Buradasınız
Emek Sömürüsü Nedir, Kimler Emeği Sömürür?
Başbakan Erdoğan geçtiğimiz haftalarda patronların “emek sömürüsü” yaptığını söyledi. Erdoğan, kayıt dışı işçi çalıştıran, asgari ücretin bile altında ücret veren, işçileri işten atan patronları, “çalıştıracaksın, hakkını da vereceksin” sözleriyle azarladı. Başbakanın bu tavrı karşısında insanın “helal olsun başbakana”, “tam da işçi dostu” diyesi geliyor, fakat gerçekler hiç de öyle değil işçi kardeşler.
Erdoğan patronlara, kaçak işçi çalıştırmayın, işçileri işten atmayın ve asgari ücretin altında ücret vermeyin diyor. Peki, başbakan bütün bunları neden söylüyor? Başbakanın amacı önümüzdeki dönemde yapılacak referandumda ve seçimlerde işçi ve emekçilerden yeniden oy almaktır. Yani başbakan bir yandan işçilerin güvenini kazanarak AKP’ye oy vermelerini istiyor, diğer yandan da mücadele etmenize gerek yok, ben sizin haklarınızı da patronlardan söke söke alırım diyerek bizleri mücadeleden uzak tutmaya çalışıyor.
Ancak kardeşler, başbakanın söylediklerine aldanmamalıyız. Asgari ücret almakla, sigortalı olmakla ve bir işte çalışmakla sömürü ortadan kalkmaz ki! Besbelli ki başbakana göre, bir patron eğer işçiye asgari ücret veriyor ve vergi kaçırmıyorsa “emek sömürüsü” yapmıyor, işçinin hakkını veriyor demektir. İşte kardeşler burada bir aldatmaca söz konusudur.
Patronların kâr düzeninde patron ile işçi sözde eşittir. Verilen ücret emeğin karşılığı olarak görülür. İşçi emeğini sunmuş, patron da buna ücret ödemiştir. Yani hakkaniyetli bir alışveriş söz konusudur! Ücret böylece işçinin emeğinin karşılığı olarak görülüyor. Bundan dolayıdır ki, Anayasanın 55. maddesi şöyle başlar: “Ücret emeğin karşılığıdır”. Bu tam bir aldatmacadır. Eğer ücret emeğin karşılığı olsaydı patronlar hiçbir zaman sermayelerini büyütemezler ve lüks içinde yaşayamazlardı. Ücret, işçinin patrona sattığı 8 saatlik işgününün yalnızca bir kısmının karşılığıdır.

_Görev 1_
Emek sömürüsü yazısından "Erdoğan patronlara, kaçak" ile "uzak tutmaya çalışıyor." arasındaki kısmı, bu ikisi de dahil, hiç değiştirmeden çıkar.

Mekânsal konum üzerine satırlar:
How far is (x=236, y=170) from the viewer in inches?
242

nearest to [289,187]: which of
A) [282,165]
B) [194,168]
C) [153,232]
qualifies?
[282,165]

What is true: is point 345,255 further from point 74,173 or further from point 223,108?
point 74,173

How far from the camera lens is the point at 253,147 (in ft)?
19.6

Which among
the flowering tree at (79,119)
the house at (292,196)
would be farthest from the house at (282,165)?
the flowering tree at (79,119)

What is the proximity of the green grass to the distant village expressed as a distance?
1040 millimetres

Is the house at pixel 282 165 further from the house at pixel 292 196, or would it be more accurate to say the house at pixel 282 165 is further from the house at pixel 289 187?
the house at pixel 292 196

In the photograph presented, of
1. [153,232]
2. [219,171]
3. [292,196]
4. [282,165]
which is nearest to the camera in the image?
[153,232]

_Görev 2_
Yukarıdaki mekânsal konum üzerine satırların hepsini, tek harfini bile değiştirmeden olduğu gibi kopyala.

_Son cevap 1_
Erdoğan patronlara, kaçak işçi çalıştırmayın, işçileri işten atmayın ve asgari ücretin altında ücret vermeyin diyor. Peki, başbakan bütün bunları neden söylüyor? Başbakanın amacı önümüzdeki dönemde yapılacak referandumda ve seçimlerde işçi ve emekçilerden yeniden oy almaktır. Yani başbakan bir yandan işçilerin güvenini kazanarak AKP’ye oy vermelerini istiyor, diğer yandan da mücadele etmenize gerek yok, ben sizin haklarınızı da patronlardan söke söke alırım diyerek bizleri mücadeleden uzak tutmaya çalışıyor.

_Son cevap 2_
How far is (x=236, y=170) from the viewer in inches?
242

nearest to [289,187]: which of
A) [282,165]
B) [194,168]
C) [153,232]
qualifies?
[282,165]

What is true: is point 345,255 further from point 74,173 or further from point 223,108?
point 74,173

How far from the camera lens is the point at 253,147 (in ft)?
19.6

Which among
the flowering tree at (79,119)
the house at (292,196)
would be farthest from the house at (282,165)?
the flowering tree at (79,119)

What is the proximity of the green grass to the distant village expressed as a distance?
1040 millimetres

Is the house at pixel 282 165 further from the house at pixel 292 196, or would it be more accurate to say the house at pixel 282 165 is further from the house at pixel 289 187?
the house at pixel 292 196

In the photograph presented, of
1. [153,232]
2. [219,171]
3. [292,196]
4. [282,165]
which is nearest to the camera in the image?
[153,232]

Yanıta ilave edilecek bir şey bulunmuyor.